Phishing Attacks Detection Based on Machine Learning Approach

By: Reka Kerja, CCRI, Asia University, Taiwan

Abstract

The shift in society habit such as banking, shopping, entertainment from conventional to online or internet based has increased the risk of cyberattack like phishing. The method used in this study is machine learning based with three(3) approaches such as Support Vector Machine (SVM), Random Forest, and Artificial Neural Network. Machine learning is powerful tool for detecting patterns in data, making it possible to identify some common phishing traits and thereby recognize phishing websites.

Keywords Phishing Detection, Machine Learning, Support Vector Machine, Random Forest, Artificial Neural Network

Introduction

The shift in activities—such as shopping, banking, entertainment, and more—from traditional methods to online or internet-based platforms has increased the risk of cyberattack. Instead of stealing from banks or stores physically, such crimes are now also carried out online. Phishing is one of the most prevalent types of cybercrime today, in which perpetrators create fake websites that imitate legitimate ones and distribute the URLs of these fake pages to people online, whether through email, direct messages, and other means. These fake web pages often contain forms that prompt victims to enter their personal information, such as usernames, IDs, passwords, bank account details, and more. The stolen personal information is then used to commit theft, which may involve money, company data, and other valuable assets. Although software companies launch new anti-phishing products, which use blacklists, heuristics, visual and machine learning-based approaches, these products cannot prevent all of the phishing attacks [3]. In this paper, a real-time anti-phishing system which uses machine learning-based is proposed.

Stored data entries
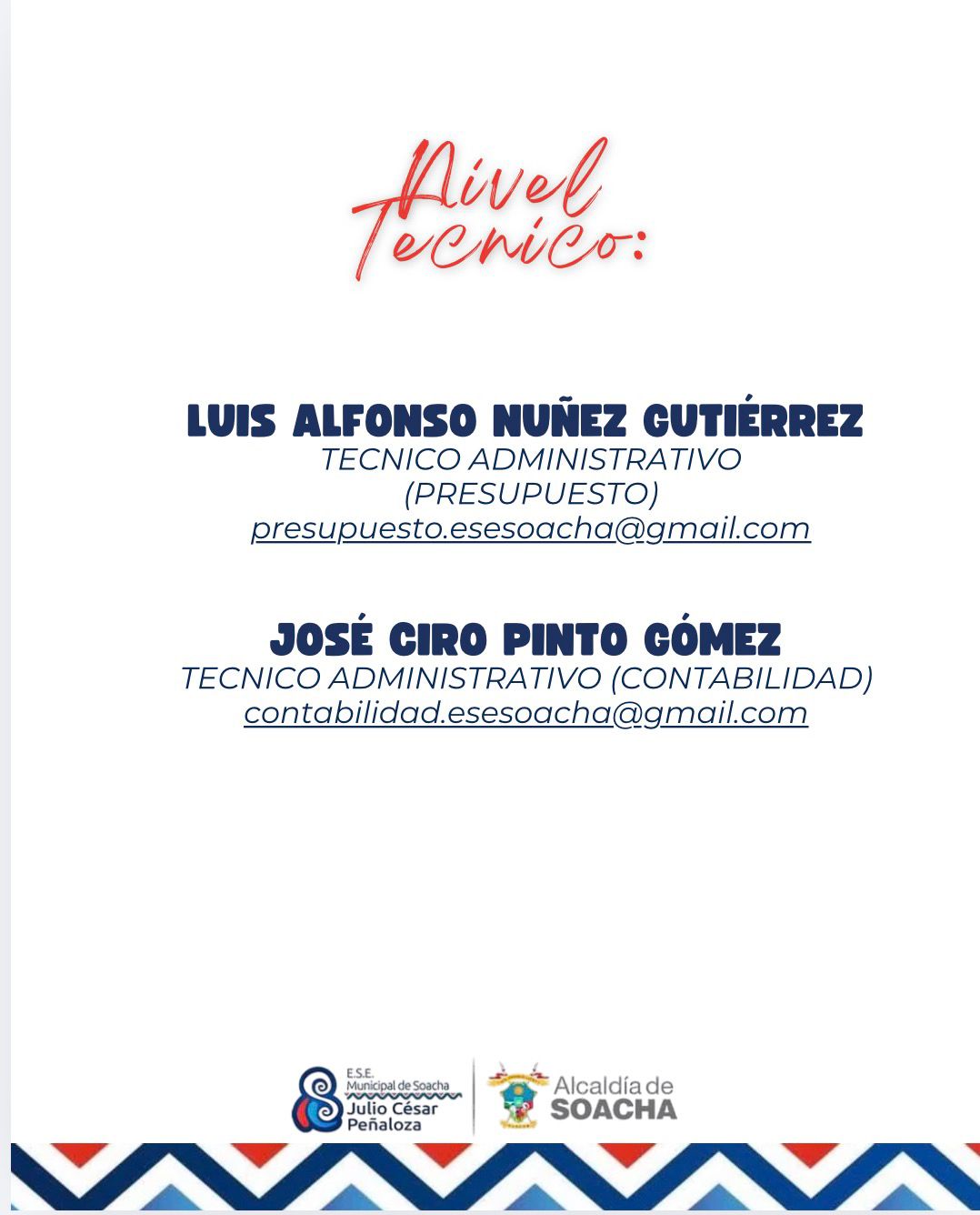 Nivel Tecnico:

LUIS ALFONSO NUÑEZ GUTIÉRREZ
TECNICO ADMINISTRATIVO
(PRESUPUESTO)
presupuesto.esesoacha@gmail.com

JOSÉ CIRO PINTO GÓMEZ
TECNICO ADMINISTRATIVO (CONTABILIDAD)
contabilidad.esesoacha@gmail.com

E.S.E.
Municipal de Soacha
Julio César
Peñaloza

Alcaldía de
SOACHA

> **Tasks to carry out**
- A) Could you condense the paragraph of the phishing paper that begins "The shift in activities" into a bulleted list that keeps its main facts?
- B) Can you go on with the phishing paper, picking up after its last sentence?
Nothing in the listing is needed here.

> **Answers to each task**
- A)
- Shopping, banking, entertainment and other activities have moved from traditional methods to online platforms, which has increased the risk of cyberattack.
- Crimes once committed physically against banks or stores are now also carried out online.
- Phishing is one of the most prevalent cybercrimes. Perpetrators create fake websites that imitate legitimate ones and spread their URLs through email, direct messages and other means.
- These fake pages often contain forms that prompt victims to enter personal information such as usernames, IDs, passwords and bank account details.
- The stolen information is used to commit theft of money, company data and other valuable assets.
- Anti-phishing products use blacklists, heuristics, and visual and machine learning-based approaches, but they cannot prevent all phishing attacks.
- The paper proposes a real-time anti-phishing system based on machine learning.

- B)
Method

The method used in this study is machine-learning based with the following approaches:

Support Vector Machine

based on [2], In the approach using the SVM algorithm, input data in the form of URLs is collected. The collected URLs consist of legitimate URLs and phishing URLs. Afterward, feature extraction is performed on the input data, which is divided into several types:

Lexical: Features based on the URL’s text structure (such as the number of special characters, number of digits, URL length, etc.).

Host: Information related to the domain and hosting, such as domain age, IP address, whether it uses HTTPS, and so on.

Word vectors: Vector representations of words in the URL using embedding techniques to convert text into numerical form.

After the feature extraction process, SVM is used to classify whether a URL is phishing or legitimate. The process of this approach is shown in Figure 1.

Figure 1: Phishing Detection Process

Ada-Boost

Based on [4]Random Forest, as its name implies, contains a large number of individual decision trees that act as a group to decide the output. Each tree in a random forest specifies the class prediction, and the result will be the most

predicted class among the decision of trees. The reason for this amazing result from Random Forest is because of the trees protect each other from individual errors. Although some trees may predict the wrong answer, many other trees will rectify the final prediction, so as a group the trees can move in the right direction. The main drawback of Random Forests is the lack of reproducibility because the process of forest construction is random. Besides, it is difficult to interpret the final model and subsequent results, because it involves many independent decision trees [1].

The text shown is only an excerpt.